C. Detail-Enriched Dataset Construction

To support fine-grained training, the authors curated a high-quality dataset from MS-COCO.
Process: Used a Vision-Language Model (VLM, Qwen2.5-VL) to generate natural, compositional captions (20–30 words) for cropped instances.
Filtering: Applied CLIP scoring and human verification to ensure consistency and remove low-fidelity or hallucinated descriptions.

3. Key Contributions

DEIG Framework: A novel architecture integrating an Instance Detail Extractor (IDE) and a Detail Fusion Module (DFM) that enables precise, attribute-consistent generation of multiple instances.
DEIG-Bench: A new benchmark specifically designed to evaluate fine-grained, multi-attribute generation.
- Includes human-centric tasks (evaluating color combinations across clothing regions) and object-centric tasks (evaluating color, material, and texture combinations).
- Features compositional prompts and structured difficulty levels (C1–C3 for humans, L1–L4 for objects).
State-of-the-Art Performance: Demonstrated significant improvements over existing methods (GLIGEN, MIGC, InstanceDiffusion, ROICtrl) in spatial consistency, semantic accuracy, and compositional generalization.
Plug-and-Play Design: The method can be integrated into existing diffusion pipelines with minimal overhead, requiring no retraining of the base model.

4. Experimental Results

The paper evaluates DEIG on DEIG-Bench, MIG-Bench, and InstDiff-Bench.

Quantitative Performance:
- DEIG-Bench: DEIG achieved a Multi-Attribute Accuracy (MAA) of 0.75 for humans and 0.44 for objects (using Qwen2.5-VL), significantly outperforming the next best method (ROICtrl: 0.31/0.39). It showed particularly strong gains in complex color combinations.
- MIG-Bench: Achieved an Instance Success Rate of 72.25% (vs. ~65% for baselines) and high mIoU scores, indicating superior spatial and attribute alignment.
- InstDiff-Bench: Showed strong performance in accuracy and CLIP alignment, though spatial precision (AP) was slightly lower in extremely dense scenes due to the strict masking strategy.
Ablation Studies:
- Removing the IDE caused a drop in semantic alignment.
- Removing the DFM (masking) led to attribute leakage and reduced accuracy.
- Removing detailed captions caused the largest performance drop, highlighting the importance of fine-grained supervision.
Efficiency: The aggregated semantic dimension $S$ was found to have an optimal range of 16–32, balancing precision and GPU memory usage.

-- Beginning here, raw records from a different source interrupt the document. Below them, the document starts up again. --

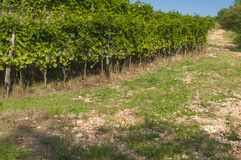 Italian vineyards in Valpolicella Area, Veneto, Verona, Italy royalty free stock photography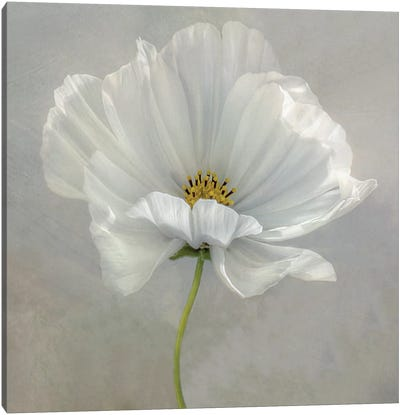 Daisy Detail II Canvas Art Print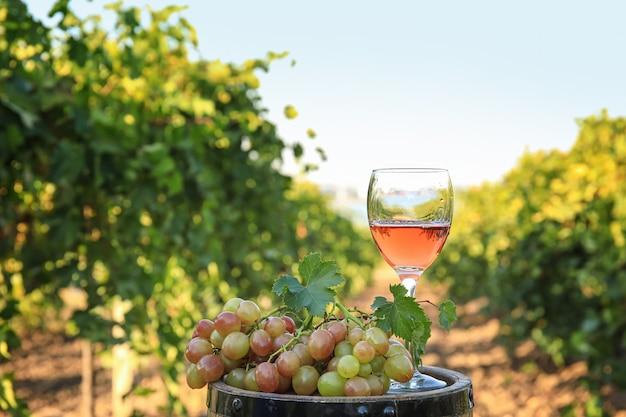 Tonneau, verre de vin et raisins mûrs dans le vignoble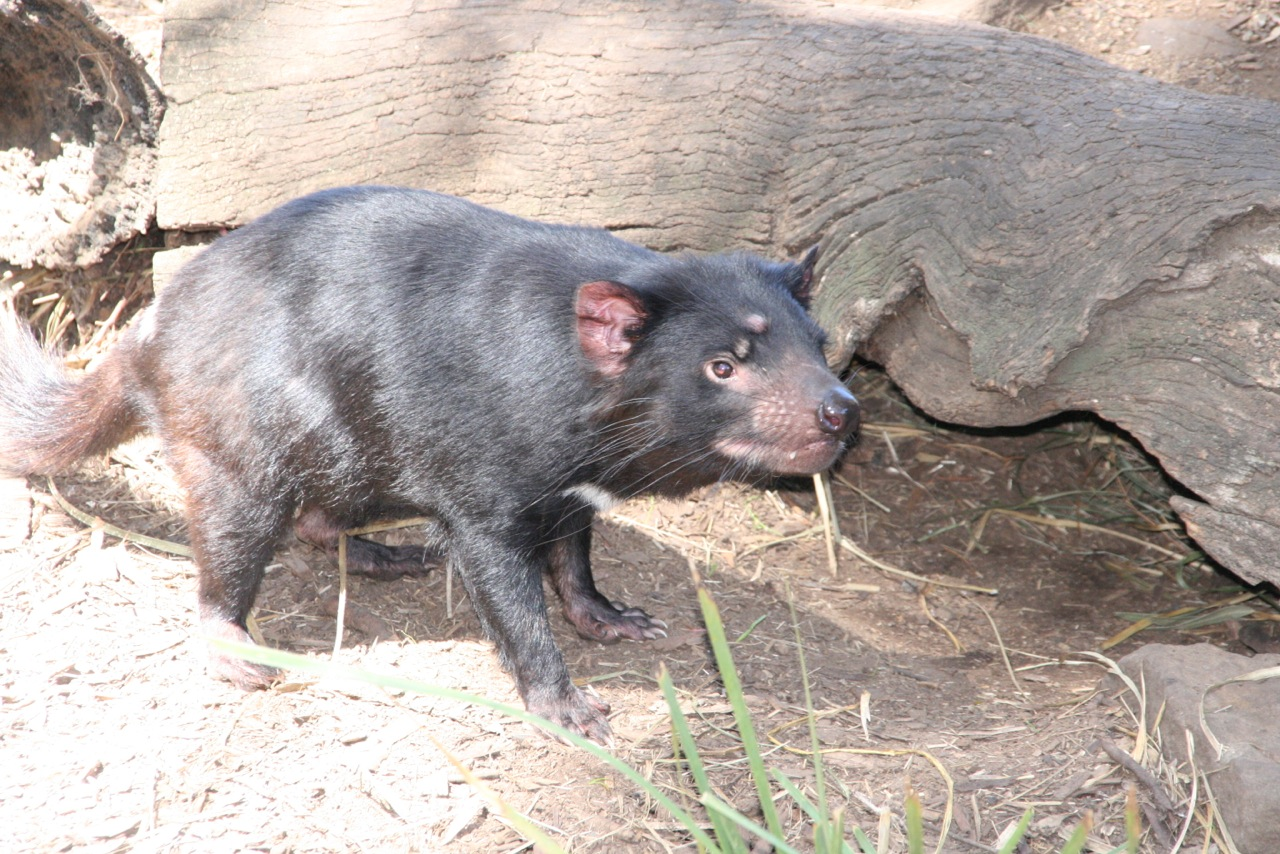 Tasmanian Devil at Bonorong Wildlife Sanctuary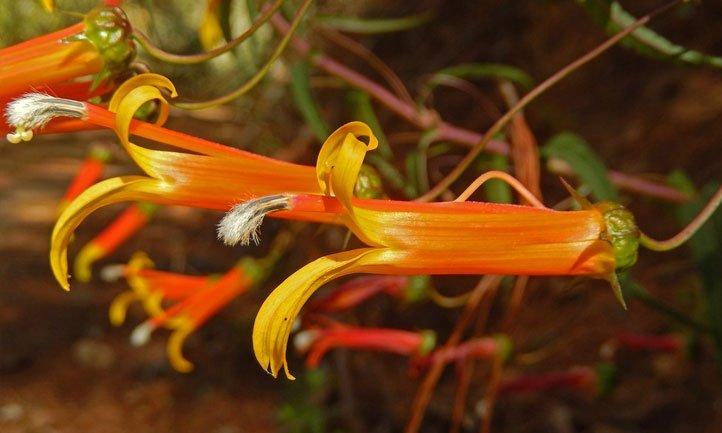 Flower of the Lobelia laxiflora, perfect for hummingbirds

5. Significance and Impact

Advancing Controllable Generation: DEIG bridges the gap between simple spatial control and complex semantic understanding, enabling the generation of scenes with rich, localized details (e.g., specific clothing patterns on multiple people).
Benchmarking: By introducing DEIG-Bench, the paper addresses the lack of rigorous evaluation standards for fine-grained, multi-attribute generation, particularly for human subjects.
Practical Application: The plug-and-play nature of DEIG makes it immediately applicable to industries requiring high-fidelity visual synthesis, such as fashion design, advertising, and animation, where precise control over multiple elements is crucial.
Future Directions: The authors note limitations in handling extremely dense scenes with heavy overlap and small objects, suggesting future work in improving spatial disentanglement in cluttered environments.

In summary, DEIG represents a significant step forward in text-to-image generation by solving the "attribute leakage" problem and enabling the synthesis of complex, multi-instance scenes with high semantic fidelity.